# Short problem:
Copy the part of the data that opens with the line containing "Which item from" and closes with the line containing "is closest to window", with both of those lines included. Reproduce those lines unchanged and nothing else.
>> START
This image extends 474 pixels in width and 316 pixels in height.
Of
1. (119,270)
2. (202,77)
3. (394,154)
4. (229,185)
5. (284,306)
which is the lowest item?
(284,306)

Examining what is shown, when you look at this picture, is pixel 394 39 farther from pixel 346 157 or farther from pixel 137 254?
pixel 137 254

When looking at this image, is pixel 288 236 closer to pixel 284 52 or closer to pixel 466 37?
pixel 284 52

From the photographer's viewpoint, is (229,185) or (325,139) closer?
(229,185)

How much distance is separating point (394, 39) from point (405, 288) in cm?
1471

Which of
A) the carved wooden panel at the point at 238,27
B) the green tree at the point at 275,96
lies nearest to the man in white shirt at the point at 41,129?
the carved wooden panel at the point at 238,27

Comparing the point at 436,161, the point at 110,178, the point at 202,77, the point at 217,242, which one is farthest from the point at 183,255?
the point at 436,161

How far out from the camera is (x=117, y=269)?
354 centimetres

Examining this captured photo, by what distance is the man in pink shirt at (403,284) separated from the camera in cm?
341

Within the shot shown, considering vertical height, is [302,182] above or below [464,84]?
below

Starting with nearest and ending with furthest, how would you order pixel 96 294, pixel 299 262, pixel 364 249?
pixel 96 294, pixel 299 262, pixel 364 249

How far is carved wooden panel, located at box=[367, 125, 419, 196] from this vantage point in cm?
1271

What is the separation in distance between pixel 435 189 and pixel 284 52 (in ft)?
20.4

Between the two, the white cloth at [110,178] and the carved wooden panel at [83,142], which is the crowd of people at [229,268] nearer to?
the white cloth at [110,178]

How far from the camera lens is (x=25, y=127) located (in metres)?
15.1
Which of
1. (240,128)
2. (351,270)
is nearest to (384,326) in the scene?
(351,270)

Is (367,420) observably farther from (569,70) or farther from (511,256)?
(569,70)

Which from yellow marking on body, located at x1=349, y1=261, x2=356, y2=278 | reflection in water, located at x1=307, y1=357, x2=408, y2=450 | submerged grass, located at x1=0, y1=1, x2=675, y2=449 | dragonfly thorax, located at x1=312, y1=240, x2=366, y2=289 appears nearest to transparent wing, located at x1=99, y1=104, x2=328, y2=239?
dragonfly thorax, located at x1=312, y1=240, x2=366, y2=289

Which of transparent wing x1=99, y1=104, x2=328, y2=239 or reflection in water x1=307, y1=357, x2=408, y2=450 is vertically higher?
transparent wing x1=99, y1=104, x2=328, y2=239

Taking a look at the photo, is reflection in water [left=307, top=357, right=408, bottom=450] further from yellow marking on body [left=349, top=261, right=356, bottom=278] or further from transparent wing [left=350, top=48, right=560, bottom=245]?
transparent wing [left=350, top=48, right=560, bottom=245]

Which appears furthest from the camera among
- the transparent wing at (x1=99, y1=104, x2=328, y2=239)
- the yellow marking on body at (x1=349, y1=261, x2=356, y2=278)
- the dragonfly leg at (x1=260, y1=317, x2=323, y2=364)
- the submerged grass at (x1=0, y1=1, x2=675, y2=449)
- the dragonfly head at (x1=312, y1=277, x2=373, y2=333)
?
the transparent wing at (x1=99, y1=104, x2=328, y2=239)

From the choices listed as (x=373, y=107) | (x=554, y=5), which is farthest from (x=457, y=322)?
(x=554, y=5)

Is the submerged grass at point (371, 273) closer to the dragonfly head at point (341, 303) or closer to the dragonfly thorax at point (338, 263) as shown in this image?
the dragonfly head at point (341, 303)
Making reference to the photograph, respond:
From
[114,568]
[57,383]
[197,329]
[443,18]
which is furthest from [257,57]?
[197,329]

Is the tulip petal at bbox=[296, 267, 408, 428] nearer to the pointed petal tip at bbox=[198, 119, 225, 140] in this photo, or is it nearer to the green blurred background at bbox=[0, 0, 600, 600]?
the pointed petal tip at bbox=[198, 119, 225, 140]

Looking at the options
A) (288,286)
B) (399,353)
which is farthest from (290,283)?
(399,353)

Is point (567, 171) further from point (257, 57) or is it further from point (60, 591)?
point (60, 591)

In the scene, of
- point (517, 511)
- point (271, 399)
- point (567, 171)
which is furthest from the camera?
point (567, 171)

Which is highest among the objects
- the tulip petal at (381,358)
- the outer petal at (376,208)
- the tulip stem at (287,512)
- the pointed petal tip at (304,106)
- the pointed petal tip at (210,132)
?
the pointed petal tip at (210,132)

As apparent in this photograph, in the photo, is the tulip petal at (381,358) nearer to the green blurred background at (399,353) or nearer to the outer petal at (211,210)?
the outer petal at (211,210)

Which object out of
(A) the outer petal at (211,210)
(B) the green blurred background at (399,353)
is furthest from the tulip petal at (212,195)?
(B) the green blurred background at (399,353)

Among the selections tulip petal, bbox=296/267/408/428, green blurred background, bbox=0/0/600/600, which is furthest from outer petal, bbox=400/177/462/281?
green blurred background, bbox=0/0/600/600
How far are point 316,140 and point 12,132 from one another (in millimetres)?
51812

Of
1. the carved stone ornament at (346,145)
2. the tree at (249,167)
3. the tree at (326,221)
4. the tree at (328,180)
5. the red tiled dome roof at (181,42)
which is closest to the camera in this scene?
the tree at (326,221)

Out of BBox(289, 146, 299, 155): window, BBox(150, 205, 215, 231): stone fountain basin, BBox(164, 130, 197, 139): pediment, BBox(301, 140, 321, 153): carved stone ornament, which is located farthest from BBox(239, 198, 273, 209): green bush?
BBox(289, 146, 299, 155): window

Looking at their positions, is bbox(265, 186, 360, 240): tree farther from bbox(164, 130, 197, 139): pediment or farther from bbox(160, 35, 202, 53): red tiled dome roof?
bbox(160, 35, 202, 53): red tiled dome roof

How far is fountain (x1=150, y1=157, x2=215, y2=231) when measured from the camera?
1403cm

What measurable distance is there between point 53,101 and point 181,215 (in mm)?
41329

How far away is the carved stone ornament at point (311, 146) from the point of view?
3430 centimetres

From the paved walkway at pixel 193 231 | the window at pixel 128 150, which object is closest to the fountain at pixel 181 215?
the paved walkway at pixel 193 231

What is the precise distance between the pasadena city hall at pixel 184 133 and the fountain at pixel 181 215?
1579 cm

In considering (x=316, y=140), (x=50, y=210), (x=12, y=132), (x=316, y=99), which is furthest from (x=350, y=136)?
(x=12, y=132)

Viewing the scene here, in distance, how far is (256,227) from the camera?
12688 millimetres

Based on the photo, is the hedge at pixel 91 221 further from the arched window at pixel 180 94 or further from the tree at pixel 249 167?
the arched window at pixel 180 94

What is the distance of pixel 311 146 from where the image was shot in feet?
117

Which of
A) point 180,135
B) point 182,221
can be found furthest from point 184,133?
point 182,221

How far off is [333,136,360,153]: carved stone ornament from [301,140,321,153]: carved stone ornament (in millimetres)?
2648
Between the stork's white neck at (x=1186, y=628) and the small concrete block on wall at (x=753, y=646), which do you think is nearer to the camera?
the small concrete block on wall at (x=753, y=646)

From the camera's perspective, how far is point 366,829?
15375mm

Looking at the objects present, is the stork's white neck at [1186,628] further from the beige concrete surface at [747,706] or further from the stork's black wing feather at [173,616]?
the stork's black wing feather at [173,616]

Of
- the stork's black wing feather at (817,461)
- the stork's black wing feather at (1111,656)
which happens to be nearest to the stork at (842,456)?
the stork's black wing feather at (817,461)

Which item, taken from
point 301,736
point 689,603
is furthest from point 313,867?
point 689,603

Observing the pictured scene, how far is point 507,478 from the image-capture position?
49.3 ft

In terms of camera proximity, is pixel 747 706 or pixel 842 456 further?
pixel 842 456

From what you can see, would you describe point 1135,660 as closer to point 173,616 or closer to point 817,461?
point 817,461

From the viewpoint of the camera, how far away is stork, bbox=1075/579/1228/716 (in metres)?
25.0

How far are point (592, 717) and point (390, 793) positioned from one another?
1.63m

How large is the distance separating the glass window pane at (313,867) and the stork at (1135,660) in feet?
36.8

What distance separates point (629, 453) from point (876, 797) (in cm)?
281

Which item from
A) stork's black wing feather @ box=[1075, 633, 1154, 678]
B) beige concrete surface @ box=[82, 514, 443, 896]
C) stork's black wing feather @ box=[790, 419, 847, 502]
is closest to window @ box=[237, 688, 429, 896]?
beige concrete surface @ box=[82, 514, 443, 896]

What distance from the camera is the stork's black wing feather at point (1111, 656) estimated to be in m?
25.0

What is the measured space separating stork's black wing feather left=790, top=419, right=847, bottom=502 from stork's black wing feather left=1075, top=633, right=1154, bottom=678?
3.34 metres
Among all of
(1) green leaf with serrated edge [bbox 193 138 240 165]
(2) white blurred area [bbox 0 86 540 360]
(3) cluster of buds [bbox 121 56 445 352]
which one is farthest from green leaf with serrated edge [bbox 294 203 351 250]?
>> END
# Full answer:
Which item from
A) stork's black wing feather @ box=[1075, 633, 1154, 678]
B) beige concrete surface @ box=[82, 514, 443, 896]
C) stork's black wing feather @ box=[790, 419, 847, 502]
is closest to window @ box=[237, 688, 429, 896]?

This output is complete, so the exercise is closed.